Required work ::
Below are entries; repeat exactly, and nothing else, the lines from the one holding "Принцип адресности: кто" through the one holding "Ghost PokéZine's wicked", inclusive. Leave the pictures out.

(Task input)

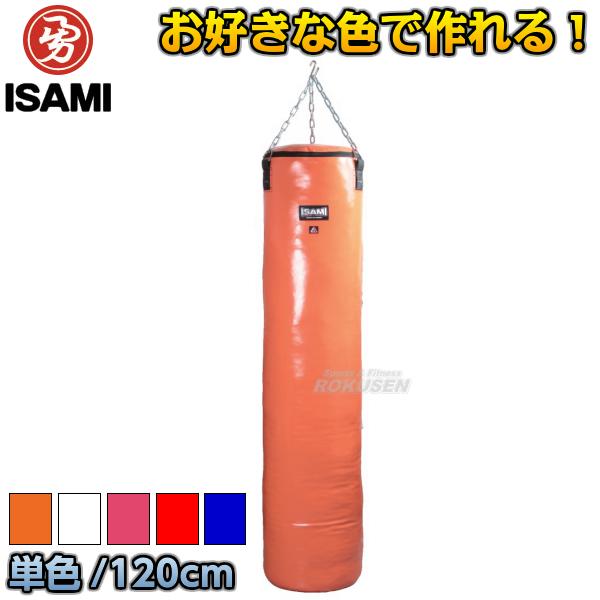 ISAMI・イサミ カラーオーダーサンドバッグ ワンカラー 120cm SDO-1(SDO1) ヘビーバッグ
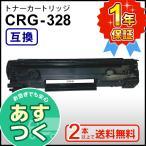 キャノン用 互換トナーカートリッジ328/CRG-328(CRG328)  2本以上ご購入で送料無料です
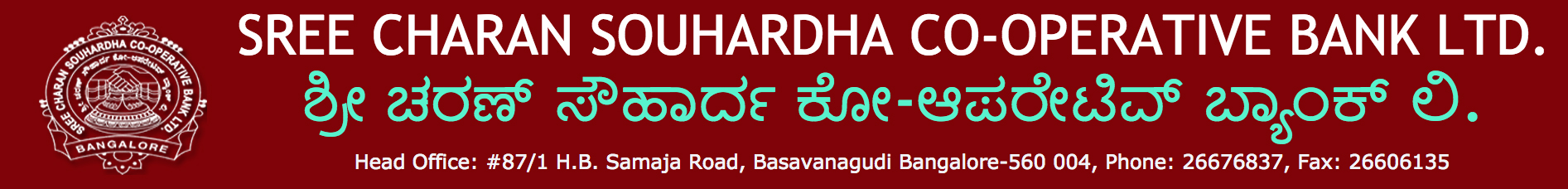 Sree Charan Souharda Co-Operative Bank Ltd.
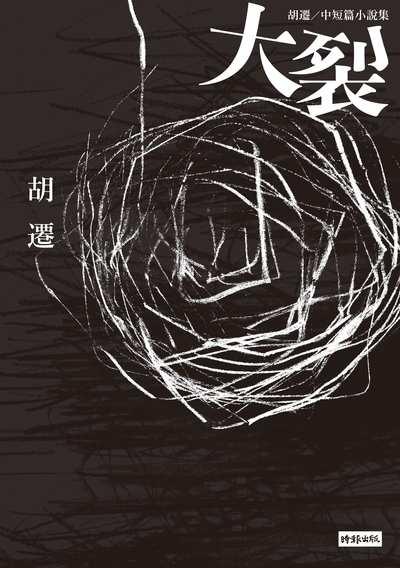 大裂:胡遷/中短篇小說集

(End Task input)
(Task input)

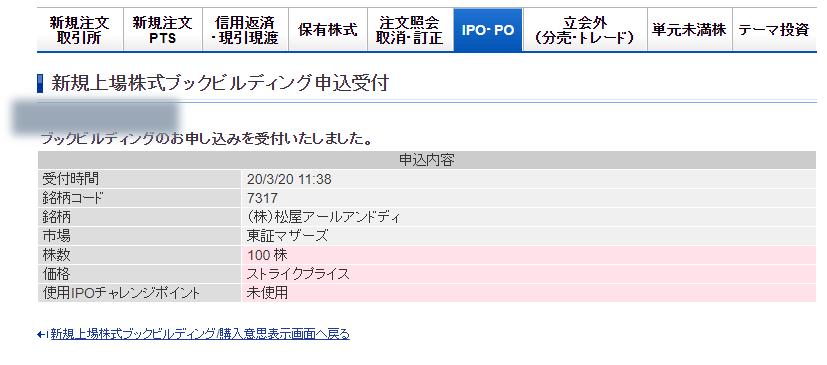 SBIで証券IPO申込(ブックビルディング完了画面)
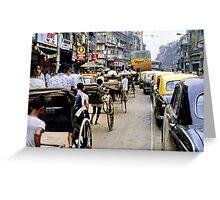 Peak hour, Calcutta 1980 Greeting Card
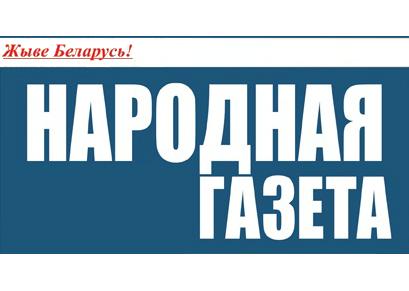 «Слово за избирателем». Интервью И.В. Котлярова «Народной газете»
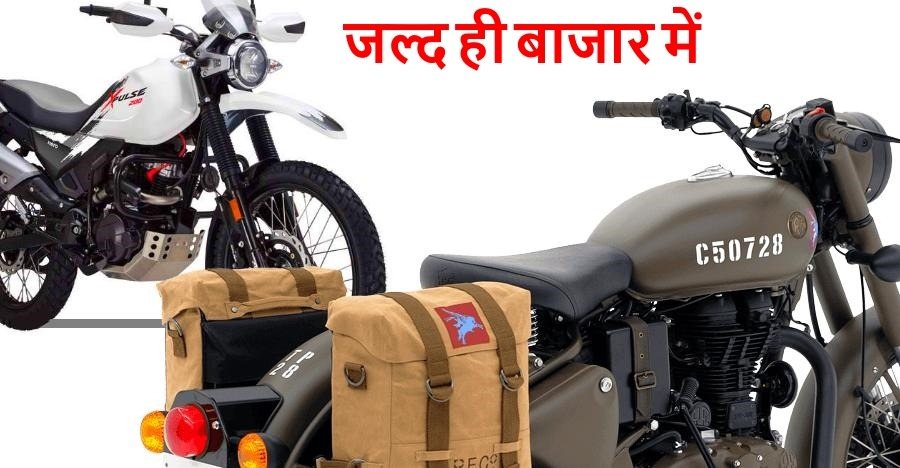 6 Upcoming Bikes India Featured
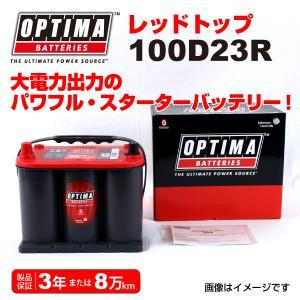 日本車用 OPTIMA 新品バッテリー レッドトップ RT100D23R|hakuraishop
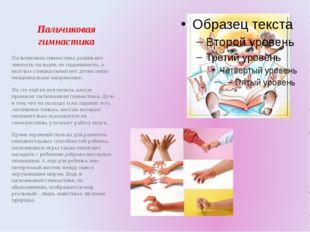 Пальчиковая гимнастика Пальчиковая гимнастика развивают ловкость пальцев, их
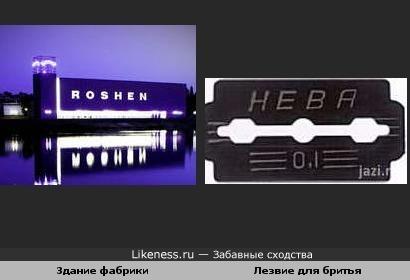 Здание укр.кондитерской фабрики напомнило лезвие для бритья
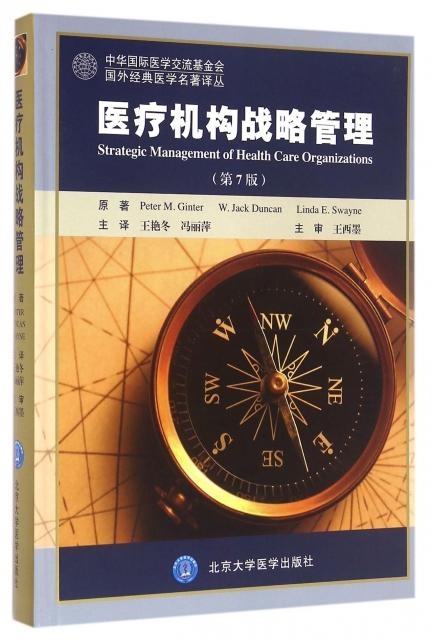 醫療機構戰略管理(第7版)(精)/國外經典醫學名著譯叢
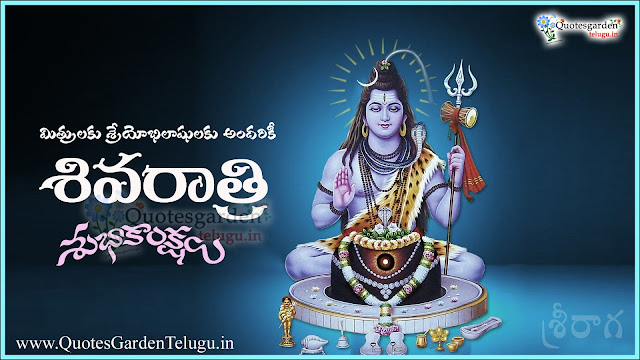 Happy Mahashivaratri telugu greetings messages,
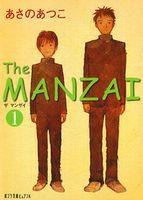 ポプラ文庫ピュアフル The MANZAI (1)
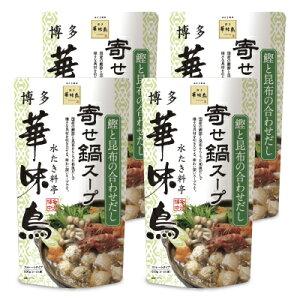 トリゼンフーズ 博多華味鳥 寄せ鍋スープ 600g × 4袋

(End Task input)
(Task input)

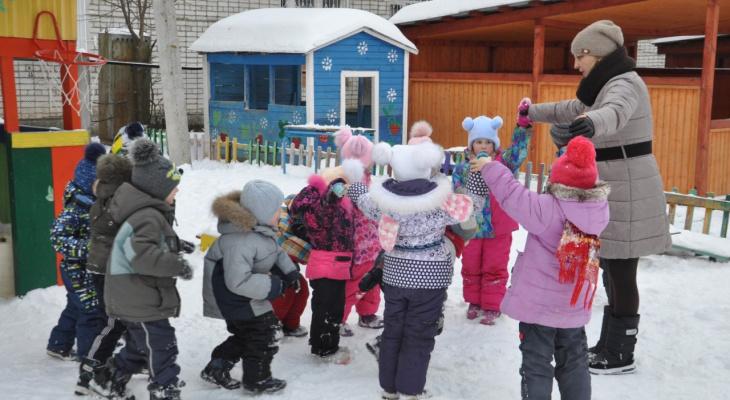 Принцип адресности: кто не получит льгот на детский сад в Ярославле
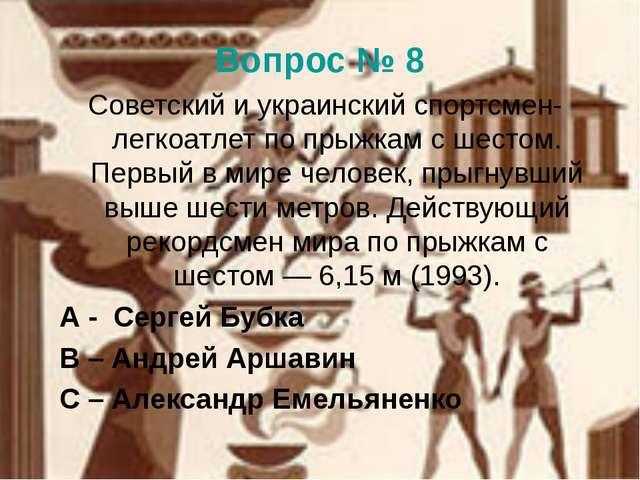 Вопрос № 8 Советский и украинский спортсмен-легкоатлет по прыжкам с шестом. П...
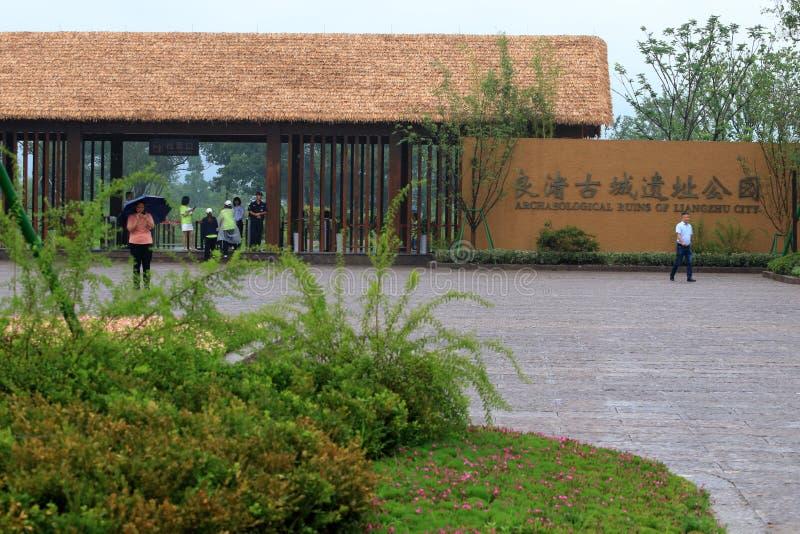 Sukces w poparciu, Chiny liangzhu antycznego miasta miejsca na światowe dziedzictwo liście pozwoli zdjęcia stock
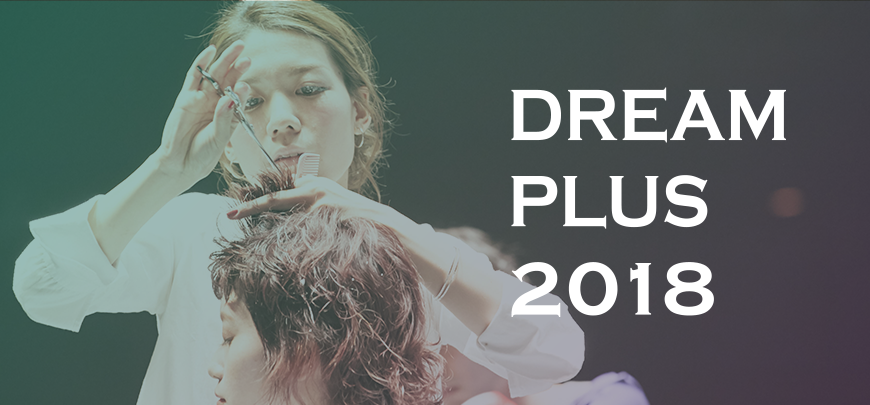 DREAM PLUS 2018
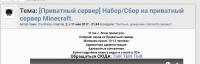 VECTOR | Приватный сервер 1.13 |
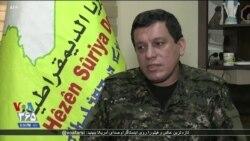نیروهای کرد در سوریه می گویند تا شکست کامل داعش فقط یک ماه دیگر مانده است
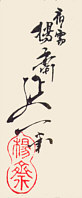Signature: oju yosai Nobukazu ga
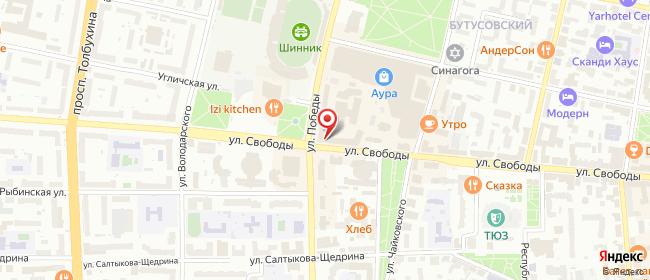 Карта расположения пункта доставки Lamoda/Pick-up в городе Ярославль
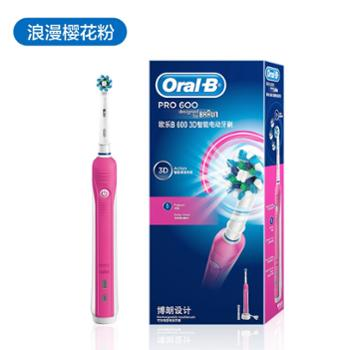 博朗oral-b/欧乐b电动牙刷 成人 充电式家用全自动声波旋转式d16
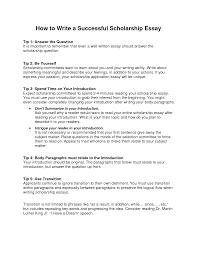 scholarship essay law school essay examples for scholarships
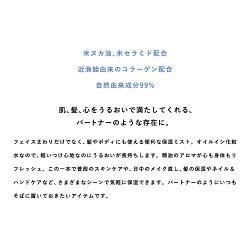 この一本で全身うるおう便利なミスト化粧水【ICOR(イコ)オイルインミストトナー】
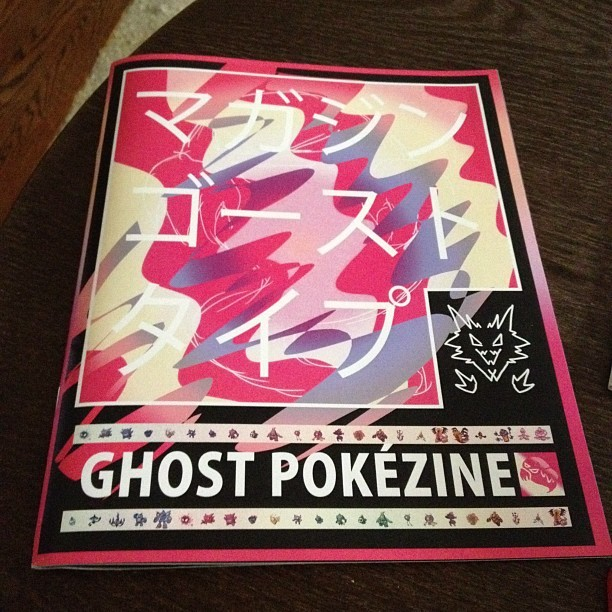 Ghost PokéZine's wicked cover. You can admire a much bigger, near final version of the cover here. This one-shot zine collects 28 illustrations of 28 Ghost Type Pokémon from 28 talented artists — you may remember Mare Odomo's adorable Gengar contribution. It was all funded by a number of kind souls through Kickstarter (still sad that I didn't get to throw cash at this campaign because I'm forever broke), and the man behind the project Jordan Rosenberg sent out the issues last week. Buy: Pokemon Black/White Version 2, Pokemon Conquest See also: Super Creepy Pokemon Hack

(End Task input)

Answer box ::
 Принцип адресности: кто не получит льгот на детский сад в Ярославле
 Вопрос № 8 Советский и украинский спортсмен-легкоатлет по прыжкам с шестом. П...
 Sukces w poparciu, Chiny liangzhu antycznego miasta miejsca na światowe dziedzictwo liście pozwoli zdjęcia stock
 DREAM PLUS 2018
 VECTOR | Приватный сервер 1.13 |
نیروهای کرد در سوریه می گویند تا شکست کامل داعش فقط یک ماه دیگر مانده است
Signature: oju yosai Nobukazu ga
 Карта расположения пункта доставки Lamoda/Pick-up в городе Ярославль
 博朗oral-b/欧乐b电动牙刷 成人 充电式家用全自动声波旋转式d16
 scholarship essay law school essay examples for scholarships
 この一本で全身うるおう便利なミスト化粧水【ICOR(イコ)オイルインミストトナー】
 Ghost PokéZine's wicked cover. You can admire a much bigger, near final version of the cover here. This one-shot zine collects 28 illustrations of 28 Ghost Type Pokémon from 28 talented artists — you may remember Mare Odomo's adorable Gengar contribution. It was all funded by a number of kind souls through Kickstarter (still sad that I didn't get to throw cash at this campaign because I'm forever broke), and the man behind the project Jordan Rosenberg sent out the issues last week. Buy: Pokemon Black/White Version 2, Pokemon Conquest See also: Super Creepy Pokemon Hack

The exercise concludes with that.